Professor Nick Petford, Chair of last year's Gender Pay joint working group and Vice-Chancellor of the University of Northampton, said:

“The latest official earnings data show that the HE sector is making real progress in tackling the gender pay gap. While the sector pay gap remains just above the economy as a whole, it is gratifying to see a significant fall in the past year. Major sector initiatives such as Athena SWAN and Aurora have kept women’s careers and the gender pay gap at the top of institutional agendas and we hope that this continues to be the case in the years ahead. UCEA is pleased to have contributed to the sector’s work on tackling the pay gap through our joint work with HE trade unions which has included surveys of equal pay auditing, a literature review on the gender pay gap and, most recently, an in-depth investigation of action being taken by HE institutions to tackle gender pay gaps identified through equal pay reviews.
“With the conclusion of the 2015-16 final pay round UCEA will begin further joint work in this area as a key theme in the trade unions’ pay equality claim. The work will focus on developing a more sophisticated analysis on the sector’s gender pay gap data, looking at gender pay gaps between job levels and information on occupational segregation using data drawn from the existing datasets.”

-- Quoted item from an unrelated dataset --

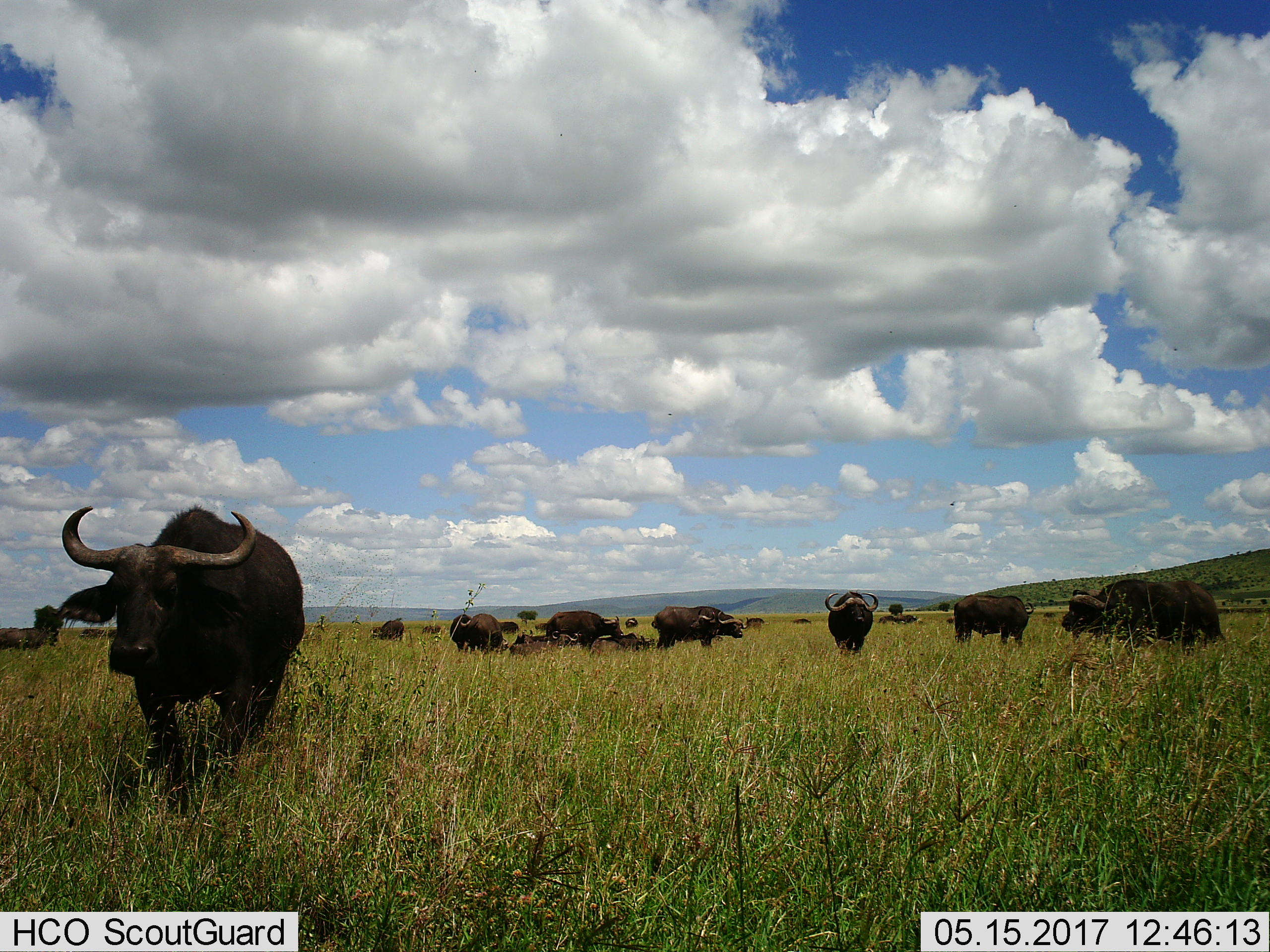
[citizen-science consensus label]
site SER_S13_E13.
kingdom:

* EIS, GMB, UCU, UNISON and Unite
** The report is freely available via the UCEA website
*** Such as the ONS Annual Survey of Hours and Earnings and the HESA Staff Record.

For further information from the employers’ side please contact Andy Fryer, Head of Communications and Membership or Marc Whittaker, Communications and Events Officer. Call 020 7383 2444.

Notes for editors

The pay gaps presented here are calculated using full-time hourly earnings excluding overtime and represent the difference been male and female employees’ earnings as a percentage of male earnings. This is the preferred methodology used by the ONS for its published figures and therefore the HE figures are directly comparable with those for the wider economy.

Gender pay gap figures

Higher education sector  (Full-time hourly earnings excluding overtime (£s))

Year Male Female Gender
2014 20.06 17.35 13.5%
2015 20.08 17.86 11.1%


Higher education teaching professionals (Full-time hourly earnings excluding overtime (£s))

Year Male Female Gender
2014 25.81 23.40 9.3%
2015 26.25 23.85 9.1%

Source: Annual Survey of Hours and Earnings. Tables 14.6a and 16.6a. The figures for HE teaching professionals include a small number (c. 10%) of employees that do not work in the HE sector – UCEA publishes an annual set of figures that remove these employees from the sample. These figures will be available in 2016.

For all HE sector employees, the gap fell from 16% in 2014 to 14.7%. This is considerably lower than the all employee gap in the wider economy which is 19.2%.

For HE teaching professionals the all employee gap is 8.2%, down from 8.5% in 2014.